» **Problem requirements**: The records sit below. Return every line in them that holds the word "California".

[Saved data entries]
*** Begin section ***

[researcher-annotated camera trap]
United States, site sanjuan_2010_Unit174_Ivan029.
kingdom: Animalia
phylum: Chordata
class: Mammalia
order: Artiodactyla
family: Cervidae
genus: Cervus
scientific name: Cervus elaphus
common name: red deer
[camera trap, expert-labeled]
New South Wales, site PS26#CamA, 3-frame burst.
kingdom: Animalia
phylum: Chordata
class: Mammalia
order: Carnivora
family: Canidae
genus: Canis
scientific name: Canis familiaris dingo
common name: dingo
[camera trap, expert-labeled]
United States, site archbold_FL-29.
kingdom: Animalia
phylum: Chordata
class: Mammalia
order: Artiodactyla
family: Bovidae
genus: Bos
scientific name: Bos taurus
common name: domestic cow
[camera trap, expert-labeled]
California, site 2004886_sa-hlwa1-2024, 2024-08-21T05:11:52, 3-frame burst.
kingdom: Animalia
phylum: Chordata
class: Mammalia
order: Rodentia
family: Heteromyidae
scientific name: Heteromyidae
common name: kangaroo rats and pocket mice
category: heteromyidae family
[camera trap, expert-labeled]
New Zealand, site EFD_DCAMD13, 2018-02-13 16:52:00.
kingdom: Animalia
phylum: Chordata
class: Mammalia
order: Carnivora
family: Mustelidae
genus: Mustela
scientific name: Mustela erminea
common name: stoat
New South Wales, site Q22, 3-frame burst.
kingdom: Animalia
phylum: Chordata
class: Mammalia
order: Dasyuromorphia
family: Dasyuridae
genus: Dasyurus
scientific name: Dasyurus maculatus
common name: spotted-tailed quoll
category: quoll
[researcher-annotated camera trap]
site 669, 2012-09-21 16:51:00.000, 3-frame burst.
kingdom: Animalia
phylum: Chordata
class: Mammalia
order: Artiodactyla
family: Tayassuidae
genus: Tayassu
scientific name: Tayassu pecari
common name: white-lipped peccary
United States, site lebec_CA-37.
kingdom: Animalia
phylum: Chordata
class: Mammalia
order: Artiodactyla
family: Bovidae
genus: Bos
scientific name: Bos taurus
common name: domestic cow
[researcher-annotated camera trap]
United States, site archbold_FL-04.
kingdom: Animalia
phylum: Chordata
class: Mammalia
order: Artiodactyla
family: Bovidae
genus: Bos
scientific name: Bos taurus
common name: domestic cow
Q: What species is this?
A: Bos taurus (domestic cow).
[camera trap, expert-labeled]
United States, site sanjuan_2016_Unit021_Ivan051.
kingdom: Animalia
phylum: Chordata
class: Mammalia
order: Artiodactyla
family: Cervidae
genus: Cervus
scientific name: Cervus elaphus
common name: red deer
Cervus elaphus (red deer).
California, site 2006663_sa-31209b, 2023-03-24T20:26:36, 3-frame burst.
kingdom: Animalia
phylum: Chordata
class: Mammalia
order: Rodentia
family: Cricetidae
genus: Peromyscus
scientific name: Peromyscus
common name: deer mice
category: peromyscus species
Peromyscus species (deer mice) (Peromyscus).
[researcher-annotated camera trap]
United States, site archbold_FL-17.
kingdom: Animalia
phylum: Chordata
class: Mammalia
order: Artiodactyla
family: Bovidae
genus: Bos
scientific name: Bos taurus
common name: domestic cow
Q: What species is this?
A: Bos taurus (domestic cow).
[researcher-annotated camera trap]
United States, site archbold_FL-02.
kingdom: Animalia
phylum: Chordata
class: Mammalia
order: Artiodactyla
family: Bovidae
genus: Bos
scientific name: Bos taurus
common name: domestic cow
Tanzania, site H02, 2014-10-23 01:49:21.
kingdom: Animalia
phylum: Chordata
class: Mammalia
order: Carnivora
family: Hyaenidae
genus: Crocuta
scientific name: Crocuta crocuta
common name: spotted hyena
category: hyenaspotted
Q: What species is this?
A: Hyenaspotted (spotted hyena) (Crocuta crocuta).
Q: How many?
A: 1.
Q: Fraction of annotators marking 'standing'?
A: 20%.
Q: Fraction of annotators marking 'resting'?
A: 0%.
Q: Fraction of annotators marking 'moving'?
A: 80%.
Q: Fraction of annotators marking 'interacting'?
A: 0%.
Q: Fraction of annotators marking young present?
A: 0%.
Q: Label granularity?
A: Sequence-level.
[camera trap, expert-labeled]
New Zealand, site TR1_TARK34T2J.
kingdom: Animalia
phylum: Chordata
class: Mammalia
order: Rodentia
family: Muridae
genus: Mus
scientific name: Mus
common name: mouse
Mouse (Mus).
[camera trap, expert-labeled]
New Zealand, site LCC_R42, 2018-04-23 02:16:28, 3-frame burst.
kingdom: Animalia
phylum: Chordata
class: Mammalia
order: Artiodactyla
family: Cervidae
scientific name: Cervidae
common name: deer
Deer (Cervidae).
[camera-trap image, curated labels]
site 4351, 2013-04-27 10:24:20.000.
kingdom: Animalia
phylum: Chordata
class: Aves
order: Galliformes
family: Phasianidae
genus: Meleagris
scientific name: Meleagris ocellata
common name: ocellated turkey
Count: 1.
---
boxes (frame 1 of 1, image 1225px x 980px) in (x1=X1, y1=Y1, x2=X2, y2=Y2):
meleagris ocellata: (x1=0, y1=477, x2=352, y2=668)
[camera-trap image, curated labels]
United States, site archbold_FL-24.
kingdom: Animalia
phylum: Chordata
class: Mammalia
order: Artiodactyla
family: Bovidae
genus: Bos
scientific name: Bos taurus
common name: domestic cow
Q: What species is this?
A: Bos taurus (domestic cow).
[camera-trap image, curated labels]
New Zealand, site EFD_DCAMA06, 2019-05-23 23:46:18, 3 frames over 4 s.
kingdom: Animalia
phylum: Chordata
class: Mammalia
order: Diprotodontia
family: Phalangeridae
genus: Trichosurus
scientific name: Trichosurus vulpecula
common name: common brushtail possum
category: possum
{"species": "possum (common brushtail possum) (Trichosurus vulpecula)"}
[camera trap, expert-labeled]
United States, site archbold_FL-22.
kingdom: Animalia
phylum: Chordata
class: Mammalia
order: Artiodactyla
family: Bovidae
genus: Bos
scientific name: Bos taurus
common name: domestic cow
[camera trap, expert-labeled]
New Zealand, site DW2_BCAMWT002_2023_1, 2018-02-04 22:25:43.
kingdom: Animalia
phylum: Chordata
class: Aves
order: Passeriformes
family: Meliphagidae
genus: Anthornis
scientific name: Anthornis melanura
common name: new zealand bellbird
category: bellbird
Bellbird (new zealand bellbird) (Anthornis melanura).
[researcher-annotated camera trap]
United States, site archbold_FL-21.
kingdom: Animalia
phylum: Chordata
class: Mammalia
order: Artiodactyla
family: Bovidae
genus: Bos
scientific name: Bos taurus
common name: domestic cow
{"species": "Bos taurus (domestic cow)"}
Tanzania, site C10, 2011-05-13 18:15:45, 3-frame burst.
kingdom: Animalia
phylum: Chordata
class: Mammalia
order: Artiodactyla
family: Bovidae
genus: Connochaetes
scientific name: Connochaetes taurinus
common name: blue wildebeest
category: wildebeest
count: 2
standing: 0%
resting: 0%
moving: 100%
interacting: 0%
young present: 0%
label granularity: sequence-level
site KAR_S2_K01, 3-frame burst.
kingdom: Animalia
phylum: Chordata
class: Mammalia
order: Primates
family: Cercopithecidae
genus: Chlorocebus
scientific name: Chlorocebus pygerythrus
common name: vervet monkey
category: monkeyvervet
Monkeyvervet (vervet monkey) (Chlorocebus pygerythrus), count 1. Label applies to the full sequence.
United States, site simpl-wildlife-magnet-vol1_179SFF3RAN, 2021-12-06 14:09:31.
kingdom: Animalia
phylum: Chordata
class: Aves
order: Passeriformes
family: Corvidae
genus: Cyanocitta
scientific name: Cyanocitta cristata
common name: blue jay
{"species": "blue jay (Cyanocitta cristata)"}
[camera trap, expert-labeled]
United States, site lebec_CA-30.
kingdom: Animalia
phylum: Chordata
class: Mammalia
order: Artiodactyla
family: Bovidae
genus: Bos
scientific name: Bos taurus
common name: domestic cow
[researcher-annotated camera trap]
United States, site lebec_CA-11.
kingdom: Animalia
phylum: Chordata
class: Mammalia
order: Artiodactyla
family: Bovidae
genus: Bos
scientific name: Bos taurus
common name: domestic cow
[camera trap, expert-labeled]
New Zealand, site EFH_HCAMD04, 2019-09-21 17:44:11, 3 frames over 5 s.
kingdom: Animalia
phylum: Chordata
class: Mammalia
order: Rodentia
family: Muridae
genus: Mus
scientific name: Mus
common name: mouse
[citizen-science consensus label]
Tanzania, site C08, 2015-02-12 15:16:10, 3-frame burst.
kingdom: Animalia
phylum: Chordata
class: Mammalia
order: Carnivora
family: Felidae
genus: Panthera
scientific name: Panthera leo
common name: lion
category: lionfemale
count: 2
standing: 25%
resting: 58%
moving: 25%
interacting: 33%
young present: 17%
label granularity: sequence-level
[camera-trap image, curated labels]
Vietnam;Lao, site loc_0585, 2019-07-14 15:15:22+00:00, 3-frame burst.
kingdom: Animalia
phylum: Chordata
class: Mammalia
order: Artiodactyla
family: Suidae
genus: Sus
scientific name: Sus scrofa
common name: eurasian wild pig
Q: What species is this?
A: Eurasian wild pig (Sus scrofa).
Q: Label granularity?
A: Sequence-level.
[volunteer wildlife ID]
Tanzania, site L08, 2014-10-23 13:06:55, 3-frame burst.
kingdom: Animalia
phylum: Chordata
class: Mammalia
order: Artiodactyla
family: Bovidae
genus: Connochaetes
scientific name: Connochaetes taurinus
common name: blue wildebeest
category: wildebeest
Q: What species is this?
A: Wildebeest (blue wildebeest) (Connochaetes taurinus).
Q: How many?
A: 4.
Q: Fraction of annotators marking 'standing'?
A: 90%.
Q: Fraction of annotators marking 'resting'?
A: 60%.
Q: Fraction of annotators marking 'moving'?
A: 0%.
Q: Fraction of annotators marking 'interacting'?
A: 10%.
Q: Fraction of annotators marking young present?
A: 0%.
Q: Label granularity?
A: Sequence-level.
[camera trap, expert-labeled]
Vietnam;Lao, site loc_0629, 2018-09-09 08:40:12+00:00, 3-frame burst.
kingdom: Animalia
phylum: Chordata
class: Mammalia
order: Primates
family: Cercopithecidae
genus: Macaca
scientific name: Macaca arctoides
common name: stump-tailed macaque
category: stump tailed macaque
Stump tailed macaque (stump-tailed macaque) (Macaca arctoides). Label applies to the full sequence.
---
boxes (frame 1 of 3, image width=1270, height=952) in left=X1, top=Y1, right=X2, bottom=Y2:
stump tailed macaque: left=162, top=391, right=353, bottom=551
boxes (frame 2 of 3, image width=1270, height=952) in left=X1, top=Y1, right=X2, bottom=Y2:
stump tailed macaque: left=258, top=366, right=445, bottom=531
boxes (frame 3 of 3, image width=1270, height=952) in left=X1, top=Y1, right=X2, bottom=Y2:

*** End section ***

» **Output below**:
California, site 2004886_sa-hlwa1-2024, 2024-08-21T05:11:52, 3-frame burst.
California, site 2006663_sa-31209b, 2023-03-24T20:26:36, 3-frame burst.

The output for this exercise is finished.